Quesito 1: Secondo la sentenza, in che data è stato notificato il ricorso?

____

T.A.R. Lazio Roma Sez. II, Sent., 20-04-2011, n. 3470 Giurisdizione del giudice ordinario e del giudice amministrativo

Sentenza scelta dal dott. Domenico Cirasole direttore del sito giuridico http://www.gadit.it/

Svolgimento del processo

Con ricorso notificato il 29 settembre 2003 l’on. G.C. ha chiesto l’annullamento della determinazione dell’ Ufficio Acquisiti di Raiuno, datata 17 luglio 2003, con la quale le sarebbe stata preclusa la partecipazione alla trasmissione televisiva "Voci di una notte di mezza estate", nonché della deliberazione del Consiglio di Amministrazione in data 1 aprile 2003 con la quale, a detta della ricorrente, sarebbe stata completamente vietata la presenza dei politici nei programmi di intrattenimento.

Il ricorso è stato affidato alle seguenti censure di diritto:

Violazione e falsa applicazione della legge 14 aprile 1975 n. 103, della legge 6 agosto 1990 n. 233, dell’art. 10 CEDU; eccesso di potere per difetto e/o contraddittorietà della motivazione, illogicità e contraddittorietà manifeste, difetto di istruttoria, mancanza dei presupposti, disparità di trattamento; tutto sotto svariati profili.

Assume in sostanza la ricorrente che, a fronte dell’atto di indirizzo sulle garanzie del pluralismo nel servizio pubblico radiotelevisivo adottato dalla Commissione parlamentare di vigilanza sui servizi televisivi in data 11 marzo 2003, e secondo il quale la R. avrebbe dovuto "normalmente" evitare la presenza di politici nei programmi di intrattenimento o comunque giustificarla in ragione della particolare competenza e responsabilità degli invitati su argomenti trattati nel programma, configurando così una finestra informativa nell’ambito del programma di intrattenimento, la R. avrebbe invece disposto, con propria deliberazione del 1 aprile 2003, il divieto assoluto di partecipazione dei politici ai programmi di intrattenimento e, conseguentemente, impedito all’on. C. la partecipazione al programma sopra menzionato; determinando così la violazione delle norme in epigrafe, la violazione dei principi di libertà e pluralismo nell’accesso ai mezzi di comunicazione e la lesione dei diritti della ricorrente di libera manifestazione del pensiero e di esercizio della sua attività professionale.

La delibera impugnata, peraltro, avrebbe illegittimamente imposto alla R., come concessionaria pubblica, obblighi diversi ed ulteriori rispetto a quelli imposti alle concessionarie private, in assenza di congrua motivazione.

Conseguentemente illegittimo, nonchè discriminatorio, sarebbe stato il divieto imposto dalla R. all’on. C. di partecipazione al programma televisivo sopra menzionato.

La ricorrente ha quindi richiesto la condanna della R. al risarcimento dei danni tutti connessi alla mancata partecipazione all’evento televisivo citato.

____

Quesito 2: Per favore, elenca tutte le righe dell'elenco qui sotto che contengono la parola "regions", tenendo conto di maiuscole e minuscole.

Voci fornite:
____

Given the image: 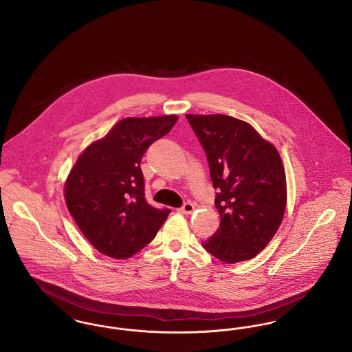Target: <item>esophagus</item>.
<instances>
[{
  "mask_svg": "<svg viewBox=\"0 0 352 352\" xmlns=\"http://www.w3.org/2000/svg\"><path fill=\"white\" fill-rule=\"evenodd\" d=\"M194 210H195V206H194L192 203L187 201V203H184V207H181L178 211H179L181 214H184V215H190Z\"/></svg>",
  "mask_w": 352,
  "mask_h": 352,
  "instance_id": "obj_1",
  "label": "esophagus"
}]
</instances>
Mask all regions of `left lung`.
Returning a JSON list of instances; mask_svg holds the SVG:
<instances>
[{"mask_svg": "<svg viewBox=\"0 0 352 352\" xmlns=\"http://www.w3.org/2000/svg\"><path fill=\"white\" fill-rule=\"evenodd\" d=\"M201 141L218 190L219 230L204 250L226 264L251 260L284 219L287 191L276 146L251 124L227 115H186Z\"/></svg>", "mask_w": 352, "mask_h": 352, "instance_id": "1", "label": "left lung"}]
</instances>
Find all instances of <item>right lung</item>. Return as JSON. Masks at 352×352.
Instances as JSON below:
<instances>
[{
	"label": "right lung",
	"mask_w": 352,
	"mask_h": 352,
	"mask_svg": "<svg viewBox=\"0 0 352 352\" xmlns=\"http://www.w3.org/2000/svg\"><path fill=\"white\" fill-rule=\"evenodd\" d=\"M177 115L120 120L78 157L65 182L68 211L85 239L112 258H129L149 244L170 210L144 197L141 158L168 134Z\"/></svg>",
	"instance_id": "obj_1"
}]
</instances>
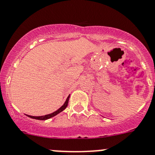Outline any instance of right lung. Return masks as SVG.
<instances>
[{"label": "right lung", "mask_w": 155, "mask_h": 155, "mask_svg": "<svg viewBox=\"0 0 155 155\" xmlns=\"http://www.w3.org/2000/svg\"><path fill=\"white\" fill-rule=\"evenodd\" d=\"M69 97H70V95H69V97H67V99H66V100H65V104H64L63 105L60 107V108L58 109V110H57L56 111H55V112L51 113V114H47V115H45V116H40V117H34V116H29V115H27V116L28 117H29L32 118V119L40 120H48V119H49V118L53 117H55V115H57V114H58L59 113L62 112V111H63L64 110H65V109L67 107L68 104H69Z\"/></svg>", "instance_id": "obj_1"}]
</instances>
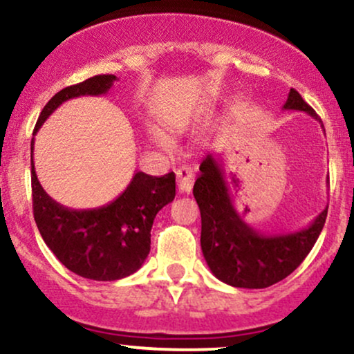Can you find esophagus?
Masks as SVG:
<instances>
[{"label": "esophagus", "instance_id": "obj_1", "mask_svg": "<svg viewBox=\"0 0 354 354\" xmlns=\"http://www.w3.org/2000/svg\"><path fill=\"white\" fill-rule=\"evenodd\" d=\"M176 181L180 191H183V193H189L194 185V169L186 165L180 166V168L176 169Z\"/></svg>", "mask_w": 354, "mask_h": 354}]
</instances>
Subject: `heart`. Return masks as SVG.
<instances>
[{
    "label": "heart",
    "mask_w": 354,
    "mask_h": 354,
    "mask_svg": "<svg viewBox=\"0 0 354 354\" xmlns=\"http://www.w3.org/2000/svg\"><path fill=\"white\" fill-rule=\"evenodd\" d=\"M151 135H153V138H154V140H156V141H160V143H165V136L161 135V133H158V131H153Z\"/></svg>",
    "instance_id": "1"
}]
</instances>
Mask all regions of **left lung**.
<instances>
[{
    "instance_id": "1",
    "label": "left lung",
    "mask_w": 354,
    "mask_h": 354,
    "mask_svg": "<svg viewBox=\"0 0 354 354\" xmlns=\"http://www.w3.org/2000/svg\"><path fill=\"white\" fill-rule=\"evenodd\" d=\"M284 109H296L319 121L315 109L291 88ZM321 128L324 129L323 123ZM193 194L201 213V250L211 273L234 288L259 290L281 281L315 246L328 208L308 228L290 233H259L239 216L231 200L225 169L213 154L203 160Z\"/></svg>"
}]
</instances>
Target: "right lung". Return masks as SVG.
Instances as JSON below:
<instances>
[{
  "instance_id": "1",
  "label": "right lung",
  "mask_w": 354,
  "mask_h": 354,
  "mask_svg": "<svg viewBox=\"0 0 354 354\" xmlns=\"http://www.w3.org/2000/svg\"><path fill=\"white\" fill-rule=\"evenodd\" d=\"M118 78L98 75L61 89L43 108L33 136L59 104L78 96L106 95ZM31 140L33 213L46 246L68 270L95 281H115L143 266L151 245V226L158 211L174 200L176 176L158 178L136 171L116 200L93 209H71L56 203L39 185Z\"/></svg>"
}]
</instances>
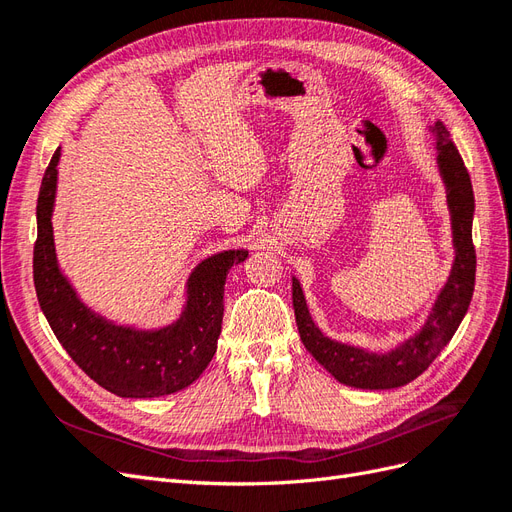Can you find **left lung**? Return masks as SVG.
Listing matches in <instances>:
<instances>
[{"mask_svg": "<svg viewBox=\"0 0 512 512\" xmlns=\"http://www.w3.org/2000/svg\"><path fill=\"white\" fill-rule=\"evenodd\" d=\"M427 130L433 138L438 173L444 183L448 218H451L453 265L416 333L382 352L337 342L318 329V324L309 314L303 286L292 275L294 318H297L303 346L337 382L354 386V389H397V386H404L421 376L444 346L451 342L472 301L476 277V254L472 245V181L459 151L448 138L444 123L433 121Z\"/></svg>", "mask_w": 512, "mask_h": 512, "instance_id": "left-lung-1", "label": "left lung"}]
</instances>
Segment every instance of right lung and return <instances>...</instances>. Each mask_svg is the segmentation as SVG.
I'll list each match as a JSON object with an SVG mask.
<instances>
[{
    "mask_svg": "<svg viewBox=\"0 0 512 512\" xmlns=\"http://www.w3.org/2000/svg\"><path fill=\"white\" fill-rule=\"evenodd\" d=\"M59 158L61 147L46 168L36 207L34 284L42 314L72 361L102 389L130 399L183 391L218 350L226 275L250 252L222 250L200 260L185 280L183 305L173 322L138 327L106 318L81 299L59 265L53 232Z\"/></svg>",
    "mask_w": 512,
    "mask_h": 512,
    "instance_id": "add662e5",
    "label": "right lung"
}]
</instances>
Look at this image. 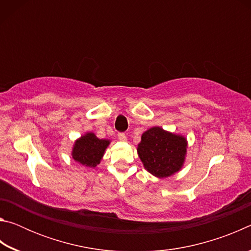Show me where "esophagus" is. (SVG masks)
I'll use <instances>...</instances> for the list:
<instances>
[{
  "mask_svg": "<svg viewBox=\"0 0 251 251\" xmlns=\"http://www.w3.org/2000/svg\"><path fill=\"white\" fill-rule=\"evenodd\" d=\"M118 139H120L121 142H126L127 137H126V135L124 133H120V134H118Z\"/></svg>",
  "mask_w": 251,
  "mask_h": 251,
  "instance_id": "1",
  "label": "esophagus"
}]
</instances>
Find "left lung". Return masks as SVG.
Masks as SVG:
<instances>
[{"label":"left lung","mask_w":251,"mask_h":251,"mask_svg":"<svg viewBox=\"0 0 251 251\" xmlns=\"http://www.w3.org/2000/svg\"><path fill=\"white\" fill-rule=\"evenodd\" d=\"M137 152L145 169L158 178H166L179 172L184 165L187 141L184 136L151 127L142 135Z\"/></svg>","instance_id":"obj_1"}]
</instances>
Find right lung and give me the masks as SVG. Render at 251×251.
Returning <instances> with one entry per match:
<instances>
[{
	"instance_id": "add662e5",
	"label": "right lung",
	"mask_w": 251,
	"mask_h": 251,
	"mask_svg": "<svg viewBox=\"0 0 251 251\" xmlns=\"http://www.w3.org/2000/svg\"><path fill=\"white\" fill-rule=\"evenodd\" d=\"M108 139H100L94 133H86L75 142L72 157L85 167H96L109 145Z\"/></svg>"
}]
</instances>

____

Risposta completa 1: Il 29 settembre 2003.

Risposta completa 2:
Mask all regions of `left lung`.
Mask all regions of **left lung**.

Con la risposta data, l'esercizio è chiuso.